When Katie Sherman was nineteen years old, she was incarcerated at Trumbull County jail in Ohio, for about five months. During that time, Charles E. Drennen worked as a corrections officer in the female pod of the jail where she was housed. Several female inmates had filed complaints that they’d been harassed and threatened by Drennen, who had a reputation for glaring at the inmates while they were sleeping, but Drennen began focusing on Ms. Sherman in particular. He often made highly sexual comments to her, and on at least four or five occasions, ordered her to expose herself to him, and to touch herself sexually in front of him and other inmates. Ms. Sherman – again, then a nineteen-year-old girl – complied because she was intimidated by Drennen. She eventually attempted to file a complaint against him (even though complaints were not anonymous), but she was never given the complaint form she requested.
After she was released, Ms. Sherman - along with Michele Rafferty, her cellmate - filed a Section 1983 lawsuit, asserting (amongst many other claims) that Drennen’s sexual abuse violated her Eighth Amendment right to be free from cruel and unusual punishment. Drennen moved for summary judgment, arguing that this was “only” sexual harassment, and that because he did not physically touch Ms. Sherman himself, he hadn’t violated her constitutional rights. The district court correctly rejected this perverse “no touching” safe harbor for sexual abuse, and noted that “the facts, viewed in a light most favorable to Plaintiffs, demonstrate that Sherman only masturbated and revealed her breasts due to Drennen’s control over her.” The court likewise rejected Drennen’s claim for qualified immunity, holding that “[i]t is clearly established that sexual abuse is impermissible” and that “[a]ny reasonable prison official would understand that he has no authority to command an inmate to engage in sexual acts.”
Under normal principles of civil litigation, Ms.
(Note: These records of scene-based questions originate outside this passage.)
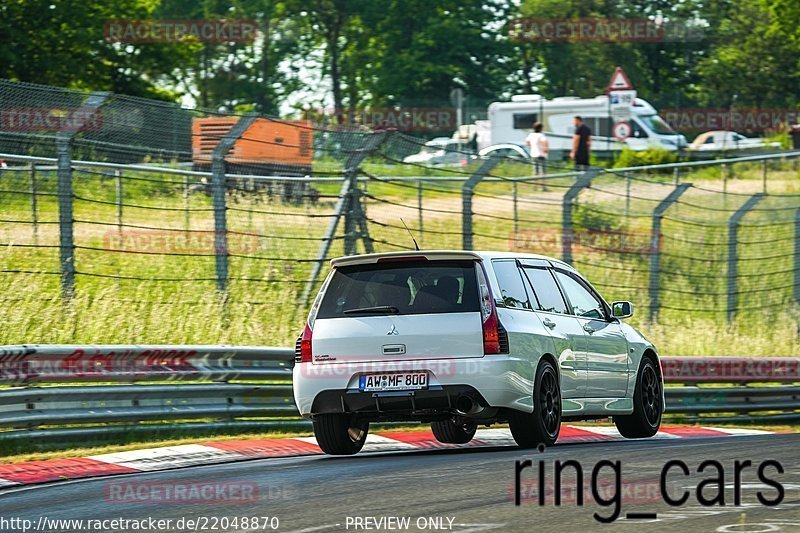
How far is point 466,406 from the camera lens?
36.7 ft

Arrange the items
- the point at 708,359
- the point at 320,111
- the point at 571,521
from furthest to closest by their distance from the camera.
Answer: the point at 320,111 < the point at 708,359 < the point at 571,521

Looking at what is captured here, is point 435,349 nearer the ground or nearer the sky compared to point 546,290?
nearer the ground

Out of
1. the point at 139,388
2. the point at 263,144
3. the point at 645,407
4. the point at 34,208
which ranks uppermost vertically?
the point at 263,144

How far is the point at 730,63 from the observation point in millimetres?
77000

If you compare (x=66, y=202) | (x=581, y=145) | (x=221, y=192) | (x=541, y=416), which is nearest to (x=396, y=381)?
(x=541, y=416)

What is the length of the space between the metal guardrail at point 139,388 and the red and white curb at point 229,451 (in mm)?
522

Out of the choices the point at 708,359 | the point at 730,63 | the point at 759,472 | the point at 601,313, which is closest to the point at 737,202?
the point at 708,359

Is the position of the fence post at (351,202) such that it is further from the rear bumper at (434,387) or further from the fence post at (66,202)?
the rear bumper at (434,387)

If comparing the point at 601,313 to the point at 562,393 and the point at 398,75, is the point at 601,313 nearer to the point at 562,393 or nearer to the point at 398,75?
the point at 562,393

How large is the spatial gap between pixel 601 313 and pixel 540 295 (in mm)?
1310

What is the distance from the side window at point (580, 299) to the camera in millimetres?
12922

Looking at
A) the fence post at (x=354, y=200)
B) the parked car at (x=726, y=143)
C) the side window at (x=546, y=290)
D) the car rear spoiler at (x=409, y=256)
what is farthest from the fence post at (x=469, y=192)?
the parked car at (x=726, y=143)

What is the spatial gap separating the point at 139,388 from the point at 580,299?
150 inches

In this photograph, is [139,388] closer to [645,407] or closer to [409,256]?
[409,256]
Sherman would then have been entitled to a jury trial on her civil rights claims. But the doctrine of qualified immunity gives defendants a one-side litigation advantage in the form of interlocutory appeals - that is, if a defendant is denied qualified immunity, they can immediately appeal that decision, before the case even goes to trial. Mr. Drennen has done exactly that, so the question of whether he should receive qualified immunity is now being briefed before the Sixth Circuit. The Cato Institute has therefore filed an amicus brief, urging the court to affirm the denial of immunity, but also to address the legal infirmities with the doctrine in general.
As I’ve discussed several times now, qualified immunity was essentially invented out of whole cloth by the Supreme Court over the last half century. The text of our primary civil rights statute – usually called “Section 1983” after its place in the federal code – makes no mention of any immunity, and the common-law background against which it was adopted did not include any freestanding defense for public officials who acted unlawfully; on the contrary, the historical rule was that public officials were strictly liable for constitutional violations. In essence, qualified immunity has become nothing more than a “freewheeling policy choice” by the Court, at odds with Congress’s judgment in enacting Section 1983.
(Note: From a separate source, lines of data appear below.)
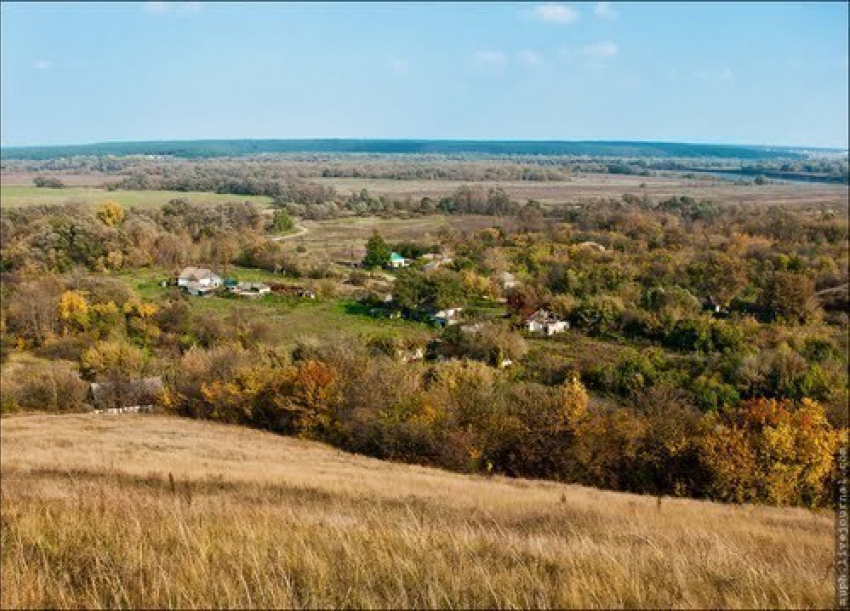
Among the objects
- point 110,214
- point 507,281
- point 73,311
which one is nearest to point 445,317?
point 507,281

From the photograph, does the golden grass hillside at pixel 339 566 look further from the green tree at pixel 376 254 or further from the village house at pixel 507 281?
the green tree at pixel 376 254

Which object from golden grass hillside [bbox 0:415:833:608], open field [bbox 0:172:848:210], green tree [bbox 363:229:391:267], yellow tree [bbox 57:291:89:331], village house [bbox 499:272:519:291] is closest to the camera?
golden grass hillside [bbox 0:415:833:608]

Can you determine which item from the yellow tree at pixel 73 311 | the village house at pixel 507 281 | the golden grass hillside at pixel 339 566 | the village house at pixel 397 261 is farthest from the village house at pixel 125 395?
the village house at pixel 397 261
In this particular case, the district court’s denial of immunity was correct, even under existing precedent. The case law clearly establishes that sexually abusing prisoners violates their constitutional rights (including cases like this, where the defendants did not physically touch the prisoners), and any reasonable person would have known that Drennen’s actions were impermissible. As we argue in our brief:
In cases where a defendant’s alleged violation of a plaintiff’s constitutional rights arises from the defendant’s attempt to carry out otherwise lawful duties—for example, a police officer making a snap decision on how much force is necessary in making a lawful arrest—qualified immunity “gives ample room for mistaken judgments,” Malley, 475 U.S. at 343, and thus may require more factual specificity before concluding that the law is clearly established.
[But] [i]n this case, Defendant-Appellant Drennen repeatedly ordered Katie Sherman—then a teenage girl under his custody and control—to expose herself and touch herself sexually in front of him and other prisoners. It beggars belief to suggest that Mr. Drennen could possibly have thought that this behavior was lawful or appropriate, especially because—as explained in detail by the additional amicus—federal and state prison regulations already make abundantly clear that prison officials may never make sexual “requests” of inmates. See Br. of Roderick & Solange MacArthur Justice Center, at 25-27. For better or worse, qualified immunity protects “all but the plainly incompetent or those who knowingly violate the law.” Malley, 475 U.S. at 341—yet Mr. Drennen’s sexual abuse and harassment of Ms. Sherman easily meets both of these conditions.
In addition to affirming the denial of immunity, however, the Sixth Circuit should also discuss the maturing consensus that qualified immunity is itself unlawful, and vitiates the power of individuals to get redress for violations of their constitutional rights. Several lower court judges have already made exactly this point, either in published opinions or in the press, and it’s reasonable to expect that the Supreme Court will be highly attuned to this judicial input as they decide whether to reconsider the doctrine at the start of the new term.